大使館を出て、彼が最初に発したのは「こんなにひどい待遇をされたのは初めてだ」という一言だった。

「有希子は常々、日本は外国人に対する差別がひどい国だと言ってたけれど、本当にそうなんだね。これまでいろいろな国の大使館にビザ申請したことあるけれど、あんなに態度の悪い対応をされたのことはない。どこの国もビザ申請はそんなに親切なものではないけれど、今回のやり取りに比べればよっぽど親切だしフレンドリーだ。」と怒っていた。

しかし、彼が一番おかしいと感じたのは、外国人の自分にはぶっきらぼうで、日本人の私には親切だったことだ。

「有希子が日本人だとわかったとたんにものすごい態度変えてきたよね。今まで、ビザ申請に行くときはいつもその国の友人についてきてもらったのだけれど、あれだけ態度が豹変するのを見たのは初めてだよ。あの態度、「日本に来るな」とでも言いたげだったよね。」と呆れかえっていた。

彼はさらに「ビザを申請しないと旅行に行けない国というのは、発展途上国か政治的に難しい国だ。そういう国の人たちには来てほしくないということか、そういう国の人たちは差別的な待遇をしても良いと考えているということだ。多かれ少なかれビザ申請ではそういう経験をしてきた。だが、今回のは最悪だ。」と、怒りをあらわにしていた。

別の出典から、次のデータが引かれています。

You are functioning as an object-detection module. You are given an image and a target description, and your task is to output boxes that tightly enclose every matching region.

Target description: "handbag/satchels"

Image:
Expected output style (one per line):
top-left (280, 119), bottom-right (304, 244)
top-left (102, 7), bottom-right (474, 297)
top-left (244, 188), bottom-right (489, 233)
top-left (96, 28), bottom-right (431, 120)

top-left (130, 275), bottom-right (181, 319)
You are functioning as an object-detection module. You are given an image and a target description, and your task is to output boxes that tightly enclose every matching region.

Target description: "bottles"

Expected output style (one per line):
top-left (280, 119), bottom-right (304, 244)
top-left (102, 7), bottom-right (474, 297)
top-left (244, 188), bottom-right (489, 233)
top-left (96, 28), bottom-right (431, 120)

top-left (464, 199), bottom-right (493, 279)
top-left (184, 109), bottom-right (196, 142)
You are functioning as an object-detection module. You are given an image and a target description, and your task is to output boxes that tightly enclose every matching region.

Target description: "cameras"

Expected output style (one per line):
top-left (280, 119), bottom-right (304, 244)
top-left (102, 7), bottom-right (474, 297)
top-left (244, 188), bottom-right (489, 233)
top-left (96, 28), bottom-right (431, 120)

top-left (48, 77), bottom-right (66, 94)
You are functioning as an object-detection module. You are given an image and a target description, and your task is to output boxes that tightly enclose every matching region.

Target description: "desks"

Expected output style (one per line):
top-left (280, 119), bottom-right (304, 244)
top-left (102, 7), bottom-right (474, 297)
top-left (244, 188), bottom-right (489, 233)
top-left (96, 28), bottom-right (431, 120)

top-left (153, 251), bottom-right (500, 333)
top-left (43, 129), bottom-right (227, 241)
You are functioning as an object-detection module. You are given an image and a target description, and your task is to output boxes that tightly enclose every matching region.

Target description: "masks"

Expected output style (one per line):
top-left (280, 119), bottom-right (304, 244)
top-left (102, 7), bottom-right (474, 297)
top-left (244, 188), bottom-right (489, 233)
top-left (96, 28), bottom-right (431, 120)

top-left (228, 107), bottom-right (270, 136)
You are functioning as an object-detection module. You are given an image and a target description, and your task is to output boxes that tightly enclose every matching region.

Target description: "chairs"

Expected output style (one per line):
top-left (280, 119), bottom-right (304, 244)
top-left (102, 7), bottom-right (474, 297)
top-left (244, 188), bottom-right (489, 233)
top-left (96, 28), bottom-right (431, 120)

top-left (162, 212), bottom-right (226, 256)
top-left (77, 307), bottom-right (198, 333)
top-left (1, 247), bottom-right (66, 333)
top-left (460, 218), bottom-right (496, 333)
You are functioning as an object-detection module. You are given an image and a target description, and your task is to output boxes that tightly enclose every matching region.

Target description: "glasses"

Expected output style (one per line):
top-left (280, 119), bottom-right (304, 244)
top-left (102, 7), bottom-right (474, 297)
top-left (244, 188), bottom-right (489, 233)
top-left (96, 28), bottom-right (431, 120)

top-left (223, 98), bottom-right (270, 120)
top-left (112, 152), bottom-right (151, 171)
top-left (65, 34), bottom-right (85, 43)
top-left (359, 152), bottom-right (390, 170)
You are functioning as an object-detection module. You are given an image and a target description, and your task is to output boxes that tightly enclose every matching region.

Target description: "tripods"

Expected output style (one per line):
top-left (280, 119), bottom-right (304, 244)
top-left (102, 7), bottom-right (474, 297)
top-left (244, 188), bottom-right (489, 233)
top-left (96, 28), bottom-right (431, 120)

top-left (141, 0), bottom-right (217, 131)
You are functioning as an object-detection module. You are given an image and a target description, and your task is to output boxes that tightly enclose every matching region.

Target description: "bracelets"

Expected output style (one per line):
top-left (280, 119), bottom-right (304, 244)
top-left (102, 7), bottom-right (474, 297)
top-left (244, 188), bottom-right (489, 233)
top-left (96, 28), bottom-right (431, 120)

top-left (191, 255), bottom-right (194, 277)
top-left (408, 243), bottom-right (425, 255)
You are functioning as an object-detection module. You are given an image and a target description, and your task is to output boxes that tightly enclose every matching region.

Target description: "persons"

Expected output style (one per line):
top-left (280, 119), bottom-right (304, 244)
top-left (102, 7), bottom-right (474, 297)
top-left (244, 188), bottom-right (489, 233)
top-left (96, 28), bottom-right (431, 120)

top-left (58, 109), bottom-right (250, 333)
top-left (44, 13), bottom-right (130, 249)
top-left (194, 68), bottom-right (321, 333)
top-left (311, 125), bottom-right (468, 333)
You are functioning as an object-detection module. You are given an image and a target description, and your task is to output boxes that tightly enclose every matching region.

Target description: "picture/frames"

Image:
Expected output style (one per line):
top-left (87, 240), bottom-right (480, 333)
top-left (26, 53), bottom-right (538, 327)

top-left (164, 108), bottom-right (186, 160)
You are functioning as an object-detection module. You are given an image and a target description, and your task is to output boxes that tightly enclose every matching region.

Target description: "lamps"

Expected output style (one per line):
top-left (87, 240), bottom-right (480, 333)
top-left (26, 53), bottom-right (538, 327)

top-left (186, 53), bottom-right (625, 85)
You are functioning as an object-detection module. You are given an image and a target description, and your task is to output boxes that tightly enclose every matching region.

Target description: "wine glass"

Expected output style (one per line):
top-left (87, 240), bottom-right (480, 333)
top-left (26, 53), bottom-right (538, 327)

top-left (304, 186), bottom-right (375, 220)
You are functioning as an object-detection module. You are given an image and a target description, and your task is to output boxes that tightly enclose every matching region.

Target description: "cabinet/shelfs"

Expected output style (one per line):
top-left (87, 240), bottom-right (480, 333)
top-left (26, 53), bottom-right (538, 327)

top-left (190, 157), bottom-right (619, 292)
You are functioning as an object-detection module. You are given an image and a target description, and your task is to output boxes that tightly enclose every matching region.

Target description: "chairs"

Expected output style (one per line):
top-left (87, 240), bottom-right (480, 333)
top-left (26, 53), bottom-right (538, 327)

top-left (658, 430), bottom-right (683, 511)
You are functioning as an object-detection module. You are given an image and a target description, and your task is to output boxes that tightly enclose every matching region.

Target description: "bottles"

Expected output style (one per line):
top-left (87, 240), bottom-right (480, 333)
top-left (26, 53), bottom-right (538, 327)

そして「僕が言った通りでしょ?有希子が一緒だったからちゃんと説明してくれたけど、一緒じゃなかったらどうなってたかわからないよ」と、目を丸くしてこちらの意見を求めてきた。

私としては「こういう経験をしたことがなかったので、日本のビザ発給システムの傲慢さを知らなかった。これは看過できないのでブログで文句の記事でも載せるわ」と返事をした。

外国人旅行者はお客様なのに・・・

外国人旅行者にせよ就労ビザにせよ、彼らは日本に行ってお金を落とす「お客様」のはずなのに、在米大使館での対応からは、そういう意識が全く感じられなかった。

在外公館というのは本来、その国における日本の「顔」でもあるはずなのに、その窓口の対応が外国人に対して愛想も親切さもなく、むしろ嫌な思いをさせるというのは、対外的にも決してプラスにはならない。日本政府が外国人旅行者を少しでも歓迎する意思を持っているならば、ああいう態度をとる大使館員に対しては即刻、厳重注意をする必要があるだろう。

窓口のでのぶっきらぼうで不親切な対応のほかに、ビザ申請でいくつか違和感を持った点がある。

旅行者本人は銀行残高証明、日本に滞在中の旅程を1日ずつこと細かに説明した書類を提出しなければならない。そもそも旅行ビザ申請でここまでするのかということに驚いた。

一番おかしな規定は飛行機のチケットを提出せよ、というものだろう。

彼は「これまで様々な国でビザ申請を経験してきたが、こんなバカな規定は見たことがない。誰もビザが出るかもわからないうちから飛行機チケットなんて買わないよ。」と驚いていた。だからこそ、ビザ申請で飛行機チケットを持っていかなければいけないという規定を見落としてしまったのだ。

彼の場合はアメリカ在住でアメリカで仕事をしているので、チケットを事前に購入して、もしビザが却下されても大きな負担にはならない。だが、ビザが発行されるかどうかもわからないのに、日本と比べて平均収入も低い国の人に飛行機のチケット提出を求めるなどというのは、途上国の人々にとっては大変なリスクだし、下手したら日本旅行の計画そのものがご破算になる。そんなリスクを平然と課すような国が観光立国を目指しているなど、悪夢のような冗談にしか聞こえない。

こんなずさんで不親切な対応やビザ申請の規定で観光立国を目指すなどとはよく言えたものだ。

日本政府が「観光立国」を語るとき、そこに外国人側の視点がいかに欠けているかを、今回こうして旅行ビザ申請という外国人旅行者の「最初の入り口」のところで経験した。